The posterolateral approach can be used for acute posterior talar fractures and non-union surgery. This approach can also be used to approach the posterior talus, the posterior aspect of the distal tibia, the posterior distal fibula and the posterior portion of the calcaneus.
This approach is very useful as it is a true internervous and intermuscular approach which is very safe. It is useful as an approach to the posterior talus, the posterior aspect of the distal tibia, the posterior distal fibula and the posterior portion of the calcaneus. The skin incision is made vertically between the peroneal tendons anteriorly and the Achilles tendon posteriorly.
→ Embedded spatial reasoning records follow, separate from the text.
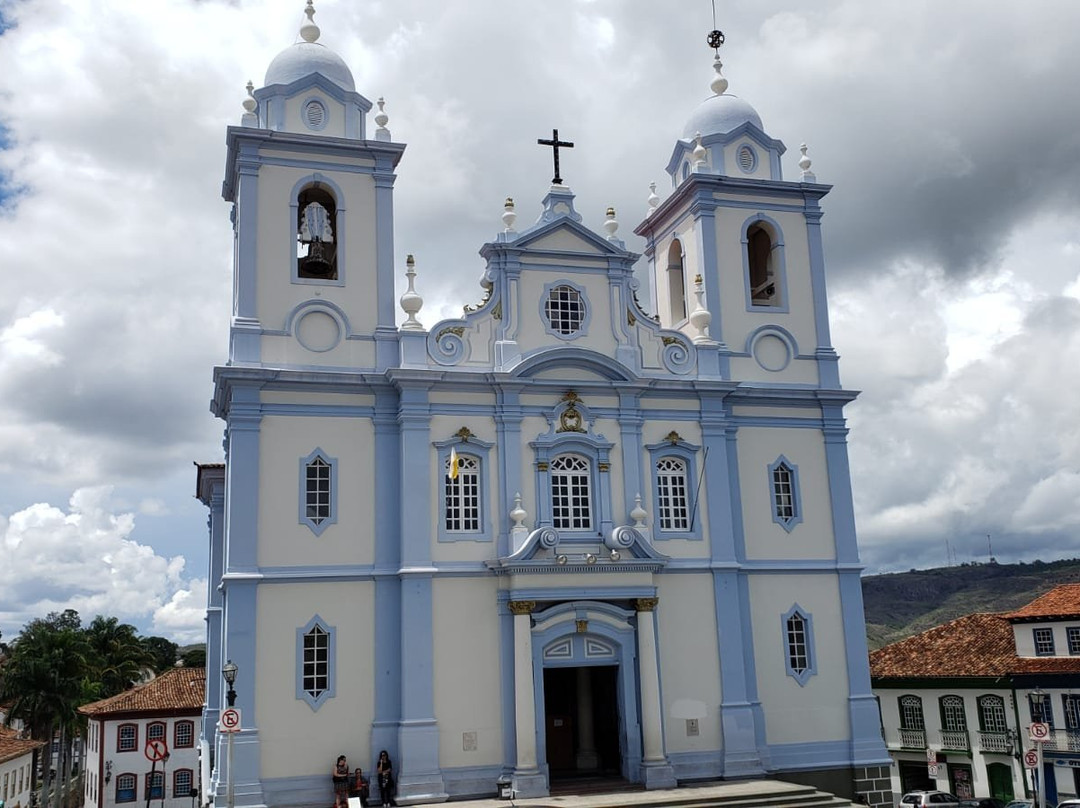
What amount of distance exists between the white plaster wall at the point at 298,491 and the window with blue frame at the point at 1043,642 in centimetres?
2489

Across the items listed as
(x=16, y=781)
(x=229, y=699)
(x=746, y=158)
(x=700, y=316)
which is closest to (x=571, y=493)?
(x=700, y=316)

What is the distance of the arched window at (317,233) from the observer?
2350 cm

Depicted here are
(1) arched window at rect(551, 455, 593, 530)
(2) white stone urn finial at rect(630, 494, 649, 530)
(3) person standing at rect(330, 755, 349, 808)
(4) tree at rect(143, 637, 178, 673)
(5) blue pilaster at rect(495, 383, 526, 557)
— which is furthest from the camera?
(4) tree at rect(143, 637, 178, 673)

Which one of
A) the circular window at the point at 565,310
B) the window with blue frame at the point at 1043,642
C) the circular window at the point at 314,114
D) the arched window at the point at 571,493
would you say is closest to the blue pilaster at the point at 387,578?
A: the arched window at the point at 571,493

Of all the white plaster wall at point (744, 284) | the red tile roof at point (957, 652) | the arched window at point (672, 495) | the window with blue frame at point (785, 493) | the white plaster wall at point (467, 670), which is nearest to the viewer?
the white plaster wall at point (467, 670)

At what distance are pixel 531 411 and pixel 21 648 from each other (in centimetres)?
3991

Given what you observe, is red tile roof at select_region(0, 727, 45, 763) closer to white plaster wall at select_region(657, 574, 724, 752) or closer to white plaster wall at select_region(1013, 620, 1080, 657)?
white plaster wall at select_region(657, 574, 724, 752)

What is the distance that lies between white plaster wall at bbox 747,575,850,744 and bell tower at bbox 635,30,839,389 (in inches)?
193

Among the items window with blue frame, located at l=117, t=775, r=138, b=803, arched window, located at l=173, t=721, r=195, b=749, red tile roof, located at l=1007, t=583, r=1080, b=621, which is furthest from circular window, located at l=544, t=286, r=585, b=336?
window with blue frame, located at l=117, t=775, r=138, b=803

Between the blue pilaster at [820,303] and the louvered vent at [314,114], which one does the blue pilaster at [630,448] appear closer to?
the blue pilaster at [820,303]

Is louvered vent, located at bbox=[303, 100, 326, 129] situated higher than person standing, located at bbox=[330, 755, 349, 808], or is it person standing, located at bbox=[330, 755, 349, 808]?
louvered vent, located at bbox=[303, 100, 326, 129]

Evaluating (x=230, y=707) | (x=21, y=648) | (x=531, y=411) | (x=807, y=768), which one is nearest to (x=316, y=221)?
(x=531, y=411)

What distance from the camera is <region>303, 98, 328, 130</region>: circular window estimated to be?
23766mm

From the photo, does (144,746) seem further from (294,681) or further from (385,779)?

In the depth one encounters the sural nerve which must be protected together with its lateral calcaneal branch, which - if cut - results in a painful neuroma. Deeper and medially one encounters the belly of the flexor hallucis longus. For an approach to the talus and the subtalar joint and the Volkmann’s triangle the flexor hallucis longus must be retracted medially.
3. Deep dissection
This approach can be extended proximally to approach the distal tibia or distally to view the posterior talus and calcaneus.
Once the flexor hallucis longus muscle is retracted medially, the capsule of the subtalar joint is incised vertically. This will expose superiorly the body of the talus and inferiorly the calcaneus. In between is the posterior facet of the subtalar joint.